Hello, my name is Monica.

I am a UX Designer focused on systems and architecture, building connected experiences across the Alexa family of devices.

Fire TV Experience Architecture

Fire TV is one of the largest TV platforms globally, used by millions of customers each day.
Context
Following years of incremental updates since launch in 2014, the platform had accumulated significant design and tech debt as we had been quickly expanding to support new capabilities, monetization models, partnerships, and the ever evolving Alexa.When this project began, we essentially had a static launcher with a giant billboard of an advertisement above it. The customer experience was outdated and needed to grow into a unified content discovery experience to help our customers find what to watch without knowing the details of where it all lives.

This work is a direct result of the Object Model project that I completed on Alexa.
Research
To better understand content discovery and navigation behavior, we conducted rapid iterative testing (RITE) across Fire TV endpoints, exploring new information architecture concepts through live prototyping and continuous refinement with participants on the other side of the wall. Eye tracking and biometric tools were introduced into the test to better understand attention, engagement, and navigation behavior in real time with customers. The primary focuses were navigation structure, labeling, and visibility which impacted users’ ability to locate content and understand what the device offers. The research revealed that many usability issues were not just caused by interactions, but by mismatches between system structure and user mental models. Customers consistently interpreted the menu as a space for system settings rather than a gateway to additional content, which led to low discoverability of capabilities such as games and audio. Adjustments such as increasing menu visibility and refining category naming improved both task success and awareness of available features.

Research continued to reveal what we already knew about our baseline, customers struggled to understand available capabilities and relied heavily on knowing where content lived. By iterating in real-time directly on emerging insights during the tests in the room next to the lab, we improved clarity, navigation speed, and overall awareness of what experience offered. This resulted in consistently higher satisfaction and task completion success rates compared to the previous core experience as the weeks passed. In addition to lab-based testing, we incorporated longitudinal methods such as video diaries and validated our concepts through incremental rollouts across select markets, such as Japan. These findings reinforced the importance of aligning information architecture with user expectations, and directly informed additional work on structuring device experiences as systems of clearly defined objects, capabilities, and entry points.
The Goal
Shift Fire TV from an app-first interface to a content-first discovery experience to reduce time to content, unify content and monetization recommendations across services, simplify navigation, and support Alexa's expanding and evolving capabilities.
The Opportunity
Streaming ecosystems are inherently complex, with customers navigating their favorite streaming services like Prime Video, Netflix, and Hulu. Customers also are listening to music, changing their screensaver, and checking their security cameras. Customer behaviors from the RITE study showed that users often default to repeatedly opening the same app, even when better recommendations exist elsewhere. Customers often said things like "and when I click on it, ‘aha” it’s right there.“, despite the extra effort and time to ingress into the app.

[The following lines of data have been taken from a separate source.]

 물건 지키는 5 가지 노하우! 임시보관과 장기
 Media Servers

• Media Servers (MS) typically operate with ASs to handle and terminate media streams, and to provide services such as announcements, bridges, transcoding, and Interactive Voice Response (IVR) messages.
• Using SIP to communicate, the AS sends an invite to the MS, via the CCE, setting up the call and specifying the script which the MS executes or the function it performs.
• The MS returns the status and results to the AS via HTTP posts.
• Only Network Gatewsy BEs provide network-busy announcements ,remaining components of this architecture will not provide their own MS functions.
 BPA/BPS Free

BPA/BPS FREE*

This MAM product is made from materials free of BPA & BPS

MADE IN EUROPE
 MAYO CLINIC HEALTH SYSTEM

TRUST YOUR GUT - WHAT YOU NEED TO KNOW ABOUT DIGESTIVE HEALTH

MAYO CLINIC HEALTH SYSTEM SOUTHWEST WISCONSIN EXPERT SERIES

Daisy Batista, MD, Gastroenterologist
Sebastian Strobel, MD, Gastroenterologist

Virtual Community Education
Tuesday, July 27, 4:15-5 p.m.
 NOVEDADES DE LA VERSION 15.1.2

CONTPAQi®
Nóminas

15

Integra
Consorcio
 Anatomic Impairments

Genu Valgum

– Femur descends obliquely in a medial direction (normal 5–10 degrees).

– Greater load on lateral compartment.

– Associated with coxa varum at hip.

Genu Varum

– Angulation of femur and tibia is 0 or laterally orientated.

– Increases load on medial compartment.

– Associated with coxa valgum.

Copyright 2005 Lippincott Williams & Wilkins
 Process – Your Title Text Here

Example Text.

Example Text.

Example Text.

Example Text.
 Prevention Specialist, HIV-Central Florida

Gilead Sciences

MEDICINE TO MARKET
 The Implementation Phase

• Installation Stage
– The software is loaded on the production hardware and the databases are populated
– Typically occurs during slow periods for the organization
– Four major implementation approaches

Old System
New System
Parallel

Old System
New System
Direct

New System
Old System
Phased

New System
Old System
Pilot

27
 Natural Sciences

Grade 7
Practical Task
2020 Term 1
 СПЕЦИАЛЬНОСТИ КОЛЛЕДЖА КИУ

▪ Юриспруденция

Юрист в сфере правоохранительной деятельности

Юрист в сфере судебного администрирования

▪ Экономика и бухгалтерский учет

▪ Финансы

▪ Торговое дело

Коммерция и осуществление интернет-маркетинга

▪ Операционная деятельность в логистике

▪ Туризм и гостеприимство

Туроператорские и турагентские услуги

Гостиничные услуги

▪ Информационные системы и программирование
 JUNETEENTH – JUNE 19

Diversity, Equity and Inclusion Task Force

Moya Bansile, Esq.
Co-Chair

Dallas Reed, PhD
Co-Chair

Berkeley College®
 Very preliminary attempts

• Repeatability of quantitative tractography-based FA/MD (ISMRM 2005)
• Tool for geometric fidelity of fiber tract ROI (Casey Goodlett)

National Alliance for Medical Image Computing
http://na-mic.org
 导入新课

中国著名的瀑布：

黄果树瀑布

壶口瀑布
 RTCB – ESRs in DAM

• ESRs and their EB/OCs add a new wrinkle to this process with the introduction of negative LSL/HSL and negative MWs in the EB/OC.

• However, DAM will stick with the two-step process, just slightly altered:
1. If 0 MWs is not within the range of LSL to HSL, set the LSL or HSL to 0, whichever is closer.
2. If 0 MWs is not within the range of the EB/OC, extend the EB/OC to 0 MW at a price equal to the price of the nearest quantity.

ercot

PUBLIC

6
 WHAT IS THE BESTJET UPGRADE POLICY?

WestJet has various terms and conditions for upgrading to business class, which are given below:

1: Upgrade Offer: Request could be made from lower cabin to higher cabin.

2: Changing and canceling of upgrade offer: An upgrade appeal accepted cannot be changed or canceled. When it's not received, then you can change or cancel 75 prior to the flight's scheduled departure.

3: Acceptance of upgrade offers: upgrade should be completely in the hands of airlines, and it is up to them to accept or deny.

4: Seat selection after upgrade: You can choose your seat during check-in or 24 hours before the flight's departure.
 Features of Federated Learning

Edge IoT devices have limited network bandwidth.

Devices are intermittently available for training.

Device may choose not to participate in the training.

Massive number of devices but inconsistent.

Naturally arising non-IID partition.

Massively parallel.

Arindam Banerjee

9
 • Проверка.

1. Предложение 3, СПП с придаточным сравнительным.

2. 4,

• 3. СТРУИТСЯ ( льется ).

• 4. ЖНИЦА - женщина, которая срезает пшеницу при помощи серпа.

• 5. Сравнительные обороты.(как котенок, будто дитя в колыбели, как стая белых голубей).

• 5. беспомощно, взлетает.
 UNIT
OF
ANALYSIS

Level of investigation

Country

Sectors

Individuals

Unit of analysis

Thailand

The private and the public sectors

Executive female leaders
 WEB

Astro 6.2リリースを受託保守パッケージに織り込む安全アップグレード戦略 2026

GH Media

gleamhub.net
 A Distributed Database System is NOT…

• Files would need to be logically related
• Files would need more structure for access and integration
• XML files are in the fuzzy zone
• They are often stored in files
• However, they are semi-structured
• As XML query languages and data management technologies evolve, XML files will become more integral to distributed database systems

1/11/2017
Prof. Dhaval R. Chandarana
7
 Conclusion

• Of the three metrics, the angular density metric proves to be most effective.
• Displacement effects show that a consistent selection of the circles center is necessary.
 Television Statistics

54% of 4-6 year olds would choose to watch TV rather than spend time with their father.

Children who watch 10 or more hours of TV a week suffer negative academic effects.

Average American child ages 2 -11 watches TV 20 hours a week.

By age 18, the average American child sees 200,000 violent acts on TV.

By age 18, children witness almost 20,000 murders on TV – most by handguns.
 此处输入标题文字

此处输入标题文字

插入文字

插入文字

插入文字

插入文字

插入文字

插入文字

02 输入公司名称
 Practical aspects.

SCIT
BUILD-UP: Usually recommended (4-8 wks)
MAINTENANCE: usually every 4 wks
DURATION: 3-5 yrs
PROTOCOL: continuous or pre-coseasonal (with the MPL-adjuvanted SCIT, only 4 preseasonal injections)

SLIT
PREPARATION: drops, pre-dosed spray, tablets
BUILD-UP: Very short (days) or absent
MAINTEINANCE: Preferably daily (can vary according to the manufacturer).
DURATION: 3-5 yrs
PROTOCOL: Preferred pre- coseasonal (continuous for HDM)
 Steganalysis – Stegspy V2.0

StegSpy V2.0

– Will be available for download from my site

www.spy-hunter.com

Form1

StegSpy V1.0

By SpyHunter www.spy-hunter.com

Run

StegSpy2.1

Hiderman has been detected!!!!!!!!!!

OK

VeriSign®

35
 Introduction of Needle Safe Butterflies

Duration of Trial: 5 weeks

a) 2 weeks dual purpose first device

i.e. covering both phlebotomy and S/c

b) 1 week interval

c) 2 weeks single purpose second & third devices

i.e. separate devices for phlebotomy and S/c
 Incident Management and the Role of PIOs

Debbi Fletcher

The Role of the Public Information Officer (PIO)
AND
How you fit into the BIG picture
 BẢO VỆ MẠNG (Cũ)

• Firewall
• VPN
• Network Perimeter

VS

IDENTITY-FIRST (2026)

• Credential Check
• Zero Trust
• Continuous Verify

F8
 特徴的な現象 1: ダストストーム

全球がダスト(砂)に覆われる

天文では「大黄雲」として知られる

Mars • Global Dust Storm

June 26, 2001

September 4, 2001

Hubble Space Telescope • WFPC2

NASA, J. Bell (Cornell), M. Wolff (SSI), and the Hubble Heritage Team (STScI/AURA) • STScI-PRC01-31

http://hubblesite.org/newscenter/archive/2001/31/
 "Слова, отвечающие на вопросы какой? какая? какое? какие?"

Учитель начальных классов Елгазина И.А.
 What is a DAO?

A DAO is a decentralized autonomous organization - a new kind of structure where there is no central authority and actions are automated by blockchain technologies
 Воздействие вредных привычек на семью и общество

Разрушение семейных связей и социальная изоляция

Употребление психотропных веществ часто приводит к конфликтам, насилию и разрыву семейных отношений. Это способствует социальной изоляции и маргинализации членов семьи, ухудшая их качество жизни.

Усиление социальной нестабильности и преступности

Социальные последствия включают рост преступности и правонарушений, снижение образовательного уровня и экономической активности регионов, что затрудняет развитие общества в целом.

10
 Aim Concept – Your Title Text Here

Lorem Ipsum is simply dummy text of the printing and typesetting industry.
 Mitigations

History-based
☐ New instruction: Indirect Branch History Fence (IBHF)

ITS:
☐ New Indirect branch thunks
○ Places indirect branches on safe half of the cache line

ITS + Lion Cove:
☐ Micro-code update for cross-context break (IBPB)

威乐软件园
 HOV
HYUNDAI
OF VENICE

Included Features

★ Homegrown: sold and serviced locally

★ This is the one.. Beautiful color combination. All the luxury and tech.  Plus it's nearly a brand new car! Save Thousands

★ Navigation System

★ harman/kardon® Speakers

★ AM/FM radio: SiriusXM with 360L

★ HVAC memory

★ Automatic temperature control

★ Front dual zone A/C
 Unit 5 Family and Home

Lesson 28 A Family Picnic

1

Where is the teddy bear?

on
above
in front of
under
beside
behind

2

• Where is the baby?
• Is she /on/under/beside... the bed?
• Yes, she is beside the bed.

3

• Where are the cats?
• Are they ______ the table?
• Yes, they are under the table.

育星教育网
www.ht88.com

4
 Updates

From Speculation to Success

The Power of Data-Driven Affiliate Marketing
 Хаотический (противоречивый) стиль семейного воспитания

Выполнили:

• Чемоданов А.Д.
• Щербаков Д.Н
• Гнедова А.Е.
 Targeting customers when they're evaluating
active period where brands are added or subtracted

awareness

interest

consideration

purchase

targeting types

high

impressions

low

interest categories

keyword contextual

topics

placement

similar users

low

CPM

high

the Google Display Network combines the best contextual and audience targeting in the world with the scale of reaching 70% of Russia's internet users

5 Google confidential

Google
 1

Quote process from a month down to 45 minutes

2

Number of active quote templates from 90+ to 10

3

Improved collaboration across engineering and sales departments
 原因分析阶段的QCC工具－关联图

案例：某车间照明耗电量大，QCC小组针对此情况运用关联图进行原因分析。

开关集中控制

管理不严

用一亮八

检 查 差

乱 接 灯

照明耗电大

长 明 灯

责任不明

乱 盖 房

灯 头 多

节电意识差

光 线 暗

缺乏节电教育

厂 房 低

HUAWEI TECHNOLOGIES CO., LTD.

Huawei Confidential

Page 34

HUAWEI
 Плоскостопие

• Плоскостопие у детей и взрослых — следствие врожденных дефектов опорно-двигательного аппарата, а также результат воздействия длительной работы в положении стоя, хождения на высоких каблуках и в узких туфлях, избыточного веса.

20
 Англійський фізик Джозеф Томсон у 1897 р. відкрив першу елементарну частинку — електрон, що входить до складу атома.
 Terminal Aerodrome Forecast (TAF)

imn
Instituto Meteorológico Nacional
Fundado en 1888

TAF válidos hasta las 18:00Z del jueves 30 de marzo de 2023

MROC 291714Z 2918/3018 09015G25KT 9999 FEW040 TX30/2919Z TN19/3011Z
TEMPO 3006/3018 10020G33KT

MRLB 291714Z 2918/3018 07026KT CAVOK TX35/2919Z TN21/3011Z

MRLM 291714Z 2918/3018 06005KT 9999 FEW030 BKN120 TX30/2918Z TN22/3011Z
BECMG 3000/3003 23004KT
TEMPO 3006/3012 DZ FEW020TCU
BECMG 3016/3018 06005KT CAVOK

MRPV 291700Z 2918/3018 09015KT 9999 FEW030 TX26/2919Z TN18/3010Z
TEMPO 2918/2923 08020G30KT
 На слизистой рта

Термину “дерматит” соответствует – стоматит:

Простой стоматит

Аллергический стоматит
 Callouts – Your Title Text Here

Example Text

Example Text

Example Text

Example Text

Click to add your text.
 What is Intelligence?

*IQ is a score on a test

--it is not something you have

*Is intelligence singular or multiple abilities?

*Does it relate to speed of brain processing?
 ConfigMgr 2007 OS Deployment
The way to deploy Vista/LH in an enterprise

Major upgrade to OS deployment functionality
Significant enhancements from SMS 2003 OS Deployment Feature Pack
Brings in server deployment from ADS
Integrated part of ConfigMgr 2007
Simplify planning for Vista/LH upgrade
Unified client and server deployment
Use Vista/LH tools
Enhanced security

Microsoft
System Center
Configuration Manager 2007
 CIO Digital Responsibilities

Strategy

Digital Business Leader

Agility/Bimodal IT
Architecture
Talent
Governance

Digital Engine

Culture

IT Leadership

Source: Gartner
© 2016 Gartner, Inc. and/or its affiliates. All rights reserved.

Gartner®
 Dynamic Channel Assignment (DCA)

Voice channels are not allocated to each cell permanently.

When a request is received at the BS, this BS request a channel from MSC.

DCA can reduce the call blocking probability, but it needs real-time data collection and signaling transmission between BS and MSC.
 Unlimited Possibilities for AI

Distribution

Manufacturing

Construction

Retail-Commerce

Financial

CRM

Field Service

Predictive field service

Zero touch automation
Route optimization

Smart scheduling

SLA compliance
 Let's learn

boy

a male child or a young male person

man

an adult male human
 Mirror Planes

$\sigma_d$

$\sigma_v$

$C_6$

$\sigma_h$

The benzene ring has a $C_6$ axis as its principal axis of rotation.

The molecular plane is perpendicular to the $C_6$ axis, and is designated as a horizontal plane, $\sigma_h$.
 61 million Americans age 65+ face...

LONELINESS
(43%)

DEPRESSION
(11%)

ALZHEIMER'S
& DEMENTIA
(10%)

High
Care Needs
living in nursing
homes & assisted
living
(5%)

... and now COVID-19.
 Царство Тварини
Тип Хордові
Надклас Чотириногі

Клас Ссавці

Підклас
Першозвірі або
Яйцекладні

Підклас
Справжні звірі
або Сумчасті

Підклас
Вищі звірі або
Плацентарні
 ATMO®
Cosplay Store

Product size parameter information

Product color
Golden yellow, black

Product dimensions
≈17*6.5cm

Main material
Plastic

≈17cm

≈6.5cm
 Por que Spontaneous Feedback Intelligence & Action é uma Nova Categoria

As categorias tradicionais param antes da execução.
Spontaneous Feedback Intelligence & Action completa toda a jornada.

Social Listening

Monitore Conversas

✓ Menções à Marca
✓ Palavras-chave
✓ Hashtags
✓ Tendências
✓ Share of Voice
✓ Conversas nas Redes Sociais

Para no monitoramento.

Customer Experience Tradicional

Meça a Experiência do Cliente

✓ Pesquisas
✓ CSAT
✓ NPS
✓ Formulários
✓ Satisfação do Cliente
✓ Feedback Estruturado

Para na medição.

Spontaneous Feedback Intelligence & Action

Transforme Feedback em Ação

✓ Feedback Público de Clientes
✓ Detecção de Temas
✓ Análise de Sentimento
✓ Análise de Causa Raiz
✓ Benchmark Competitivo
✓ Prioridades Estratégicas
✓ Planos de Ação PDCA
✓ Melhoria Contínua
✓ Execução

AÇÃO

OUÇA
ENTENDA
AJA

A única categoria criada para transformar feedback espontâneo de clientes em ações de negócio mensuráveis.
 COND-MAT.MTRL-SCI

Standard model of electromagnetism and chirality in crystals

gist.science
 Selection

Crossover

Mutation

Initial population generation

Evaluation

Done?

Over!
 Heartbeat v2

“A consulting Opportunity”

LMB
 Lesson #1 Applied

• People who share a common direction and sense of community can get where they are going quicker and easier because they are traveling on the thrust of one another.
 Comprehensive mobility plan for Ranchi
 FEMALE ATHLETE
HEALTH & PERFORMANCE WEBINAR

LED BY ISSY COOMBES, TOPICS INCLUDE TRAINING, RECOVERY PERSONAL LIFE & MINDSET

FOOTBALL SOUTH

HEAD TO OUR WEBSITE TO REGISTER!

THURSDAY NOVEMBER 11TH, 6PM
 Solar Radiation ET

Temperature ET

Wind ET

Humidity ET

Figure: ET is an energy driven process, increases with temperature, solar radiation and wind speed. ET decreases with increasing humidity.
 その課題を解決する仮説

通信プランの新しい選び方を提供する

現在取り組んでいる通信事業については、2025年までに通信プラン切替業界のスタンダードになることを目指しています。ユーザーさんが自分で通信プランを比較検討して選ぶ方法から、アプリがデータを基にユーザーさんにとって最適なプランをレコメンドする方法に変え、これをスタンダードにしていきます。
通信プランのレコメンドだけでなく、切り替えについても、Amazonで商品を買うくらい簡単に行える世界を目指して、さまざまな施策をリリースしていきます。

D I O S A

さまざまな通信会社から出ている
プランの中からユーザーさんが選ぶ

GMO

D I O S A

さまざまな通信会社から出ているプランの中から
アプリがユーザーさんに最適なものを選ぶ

There was an opportunity to reduce decision fatigue by shifting from app-based navigation to a unified discovery experience to help customers quickly get to the content that they want to watch without needing to choose where to look first.

This was the time to also move towards a more flexible, configuration-based model that came out of the Alexa Object Model workstream. This approach enabled experiences to surface core capabilities more dynamically, creating an opportunity to better unify Fire TV with the broader ecosystem and family of devices. This all ladders up to exposing relevant content and capabilities earlier in the experience.
The Solution
A content-first discovery model was introduced that shifted the Fire TV away from app based navigation towards a unified, system driven experience that harmonized with the Echo devices and Fire OS tablets.

By restructuring the information architecture and surfacing content independent of its source, the experience enables faster discovery with clearer navigation and a more scalable integration for emerging capabilities.
Outcomes
This was a significant evolution of Fire TV, emphasizing faster performances, simplified navigation, and more intuitive content discovery. By reducing fragmentation and surfacing relevant content more effectively, the experience supports a more seamless and scalable way to help customers get to what they want to watch.